# Module 12 Challenge
## Deliverable 1: Scrape Titles and Preview Text from Mars News

In [34]:
# Import Splinter and BeautifulSoup
from splinter import Browser
from bs4 import BeautifulSoup as soup
from webdriver_manager.chrome import ChromeDriverManager
import pymongo

In [13]:
# Setup splinter
executable_path = {'executable_path': ChromeDriverManager().install()}
browser = Browser('chrome', **executable_path, headless=False)

[WDM] - Downloading: 100%|██████████| 6.58M/6.58M [00:00<00:00, 7.56MB/s]


### Step 1: Visit the Website

1. Use automated browsing to visit the [Mars NASA news site](https://redplanetscience.com). Inspect the page to identify which elements to scrape.

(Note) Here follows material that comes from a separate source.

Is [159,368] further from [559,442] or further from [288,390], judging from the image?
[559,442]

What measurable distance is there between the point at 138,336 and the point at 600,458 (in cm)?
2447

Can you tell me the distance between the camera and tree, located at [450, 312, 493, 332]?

      > **Hint** To identify which elements to scrape, you might want to inspect the page by using Chrome DevTools.

In [14]:
# Visit the Mars NASA news site: https://redplanetscience.com
url = 'https://redplanetscience.com'
browser.visit(url)

### Step 2: Scrape the Website

Create a Beautiful Soup object and use it to extract text elements from the website.

In [15]:
# Create a Beautiful Soup object
html = browser.html
soup = soup(html, 'html.parser')

In [29]:
# Extract all the text elements
responses = soup.find_all('div', class_= "list_text")
for response in responses:
    print(response.text)


January 4, 2023
All About the Laser (and Microphone) Atop Mars 2020, NASA's Next Rover
SuperCam is a rock-vaporizing instrument that will help scientists hunt for Mars fossils.


January 3, 2023
Robotic Toolkit Added to NASA's Mars 2020 Rover
The bit carousel, which lies at the heart of the rover's Sample Caching System, is now aboard NASA's newest rover. 


January 3, 2023
NASA's Push to Save the Mars InSight Lander's Heat Probe
The scoop on the end of the spacecraft's robotic arm will be used to 'pin' the mole against the wall of its hole.


January 3, 2023
NASA to Broadcast Mars 2020 Perseverance Launch, Prelaunch Activities
Starting July 27, news activities will cover everything from mission engineering and science to returning samples from Mars to, of course, the launch itself.


January 2, 2023
From JPL's Mailroom to Mars and Beyond
Bill Allen has thrived as the mechanical systems design lead for three Mars rover missions, but he got his start as a teenager sorting letters for t

### Step 3: Store the Results

Extract the titles and preview text of the news articles that you scraped. Store the scraping results in Python data structures as follows:

* Store each title-and-preview pair in a Python dictionary. And, give each dictionary two keys: `title` and `preview`. An example is the following:

  ```python
  {'title': "Mars Rover Begins Mission!", 
        'preview': "NASA's Mars Rover begins a multiyear mission to collect data about the little-explored planet."}
  ```

* Store all the dictionaries in a Python list.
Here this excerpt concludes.